How unusual is a Price to Equity Ratio of 90?

I’m looking at the stock of a Fortune 1000 US company.
It’s old, but losing money for the last quarter or so. It had been profitable prior to that for quite a while.
The P/E is freaking 90.
Dividend/Yield is around 0.3 and 3.6.
Does that mean the market is gambling on earnings to recover in the future, or is the market saying “it will survive, and we like dividends”.
Thanks in advance!

I’m no expert investor, but a P/E (“price to earnings”, btw) of 90 is high but not insanely so. Here’s a list of the stocks with the highest P/E’s, some of which go into the thousands.

At the risk of rephrasing the obvious, there are two very different ways to get High P/E – high price, or low earnings.(*) Note that if P/E grows for the latter reason, it can suddenly flip from being a large positive number to a large negative number!

Note that the P/E ratio you’ll see in the stock reports uses the current price and historical earnings.

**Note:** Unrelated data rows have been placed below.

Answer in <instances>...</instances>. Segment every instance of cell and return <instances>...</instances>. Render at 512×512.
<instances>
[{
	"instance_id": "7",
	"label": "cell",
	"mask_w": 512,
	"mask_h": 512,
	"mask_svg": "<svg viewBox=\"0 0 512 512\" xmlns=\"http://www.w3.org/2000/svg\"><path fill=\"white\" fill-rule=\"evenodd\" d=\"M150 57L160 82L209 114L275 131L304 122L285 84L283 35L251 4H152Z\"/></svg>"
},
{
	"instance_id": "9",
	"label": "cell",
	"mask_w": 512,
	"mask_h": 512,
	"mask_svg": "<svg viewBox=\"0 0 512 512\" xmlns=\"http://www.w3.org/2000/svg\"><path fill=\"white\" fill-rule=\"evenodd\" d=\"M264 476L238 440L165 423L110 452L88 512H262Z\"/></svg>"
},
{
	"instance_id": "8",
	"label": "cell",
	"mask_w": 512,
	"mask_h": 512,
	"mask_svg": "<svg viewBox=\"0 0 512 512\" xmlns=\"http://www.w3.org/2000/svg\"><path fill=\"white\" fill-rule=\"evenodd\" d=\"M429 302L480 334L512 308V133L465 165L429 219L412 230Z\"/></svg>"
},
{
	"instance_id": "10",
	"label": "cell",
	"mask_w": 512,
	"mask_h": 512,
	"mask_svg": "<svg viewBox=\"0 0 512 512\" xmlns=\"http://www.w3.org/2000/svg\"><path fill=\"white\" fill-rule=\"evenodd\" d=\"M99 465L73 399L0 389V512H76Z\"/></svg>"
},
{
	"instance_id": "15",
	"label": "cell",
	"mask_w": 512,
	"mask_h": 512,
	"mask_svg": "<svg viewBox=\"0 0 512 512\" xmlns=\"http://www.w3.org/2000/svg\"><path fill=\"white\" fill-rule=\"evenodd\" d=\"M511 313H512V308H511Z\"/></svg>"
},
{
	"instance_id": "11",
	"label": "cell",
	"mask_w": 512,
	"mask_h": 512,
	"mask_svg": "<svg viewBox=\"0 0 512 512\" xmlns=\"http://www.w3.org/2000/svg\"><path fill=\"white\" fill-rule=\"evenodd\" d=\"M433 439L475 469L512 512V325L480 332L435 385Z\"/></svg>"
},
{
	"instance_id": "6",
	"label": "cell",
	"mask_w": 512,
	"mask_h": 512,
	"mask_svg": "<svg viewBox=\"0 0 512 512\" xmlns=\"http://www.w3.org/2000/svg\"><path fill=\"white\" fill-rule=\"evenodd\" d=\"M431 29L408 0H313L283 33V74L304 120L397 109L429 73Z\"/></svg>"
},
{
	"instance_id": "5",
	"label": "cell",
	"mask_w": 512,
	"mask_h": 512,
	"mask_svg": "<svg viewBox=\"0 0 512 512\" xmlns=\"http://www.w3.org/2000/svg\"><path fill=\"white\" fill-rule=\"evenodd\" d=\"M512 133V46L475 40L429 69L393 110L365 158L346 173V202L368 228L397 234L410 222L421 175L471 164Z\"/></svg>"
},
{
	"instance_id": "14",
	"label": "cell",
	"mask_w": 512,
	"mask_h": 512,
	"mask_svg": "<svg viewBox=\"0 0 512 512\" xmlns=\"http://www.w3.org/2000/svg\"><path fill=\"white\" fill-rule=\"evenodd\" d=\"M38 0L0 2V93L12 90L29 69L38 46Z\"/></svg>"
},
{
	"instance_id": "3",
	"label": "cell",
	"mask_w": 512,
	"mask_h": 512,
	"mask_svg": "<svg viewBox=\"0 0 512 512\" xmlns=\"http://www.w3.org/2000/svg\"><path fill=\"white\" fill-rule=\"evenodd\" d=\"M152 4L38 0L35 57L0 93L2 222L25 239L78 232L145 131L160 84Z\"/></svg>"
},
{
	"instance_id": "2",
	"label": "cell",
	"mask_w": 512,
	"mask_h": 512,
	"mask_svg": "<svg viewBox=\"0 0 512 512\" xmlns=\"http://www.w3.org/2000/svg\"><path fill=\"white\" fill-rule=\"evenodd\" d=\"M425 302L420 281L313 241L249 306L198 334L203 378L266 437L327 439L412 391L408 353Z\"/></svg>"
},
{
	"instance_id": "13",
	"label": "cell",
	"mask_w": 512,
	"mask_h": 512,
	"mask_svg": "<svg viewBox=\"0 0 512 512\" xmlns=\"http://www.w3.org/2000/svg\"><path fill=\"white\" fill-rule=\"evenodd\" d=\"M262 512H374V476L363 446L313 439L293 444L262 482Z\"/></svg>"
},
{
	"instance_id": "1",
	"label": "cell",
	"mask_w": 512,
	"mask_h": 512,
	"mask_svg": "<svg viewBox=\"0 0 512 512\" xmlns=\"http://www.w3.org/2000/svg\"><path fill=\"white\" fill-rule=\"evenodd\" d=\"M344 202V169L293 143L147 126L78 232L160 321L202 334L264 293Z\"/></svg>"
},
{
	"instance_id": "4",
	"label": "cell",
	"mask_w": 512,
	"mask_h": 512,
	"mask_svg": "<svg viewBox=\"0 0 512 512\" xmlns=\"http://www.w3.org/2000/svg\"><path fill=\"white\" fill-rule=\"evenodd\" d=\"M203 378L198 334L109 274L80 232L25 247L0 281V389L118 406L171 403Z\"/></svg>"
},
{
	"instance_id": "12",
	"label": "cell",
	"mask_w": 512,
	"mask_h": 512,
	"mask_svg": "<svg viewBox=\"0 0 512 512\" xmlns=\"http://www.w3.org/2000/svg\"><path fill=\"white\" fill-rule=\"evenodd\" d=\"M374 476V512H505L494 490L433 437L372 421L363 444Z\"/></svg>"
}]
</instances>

That makes sense, because statistically that’s all they’ve got.

Investors tend to make investments based on expected earnings, so if, say, a pharmaceutical company has just announced that they’ve developed a new drug the P/E ration of their stock could well soar.

It’s not at all uncommon. Any time a company stock actually trading has negative earnings, the PE ratio is more than infinity. There are lots of cases of this.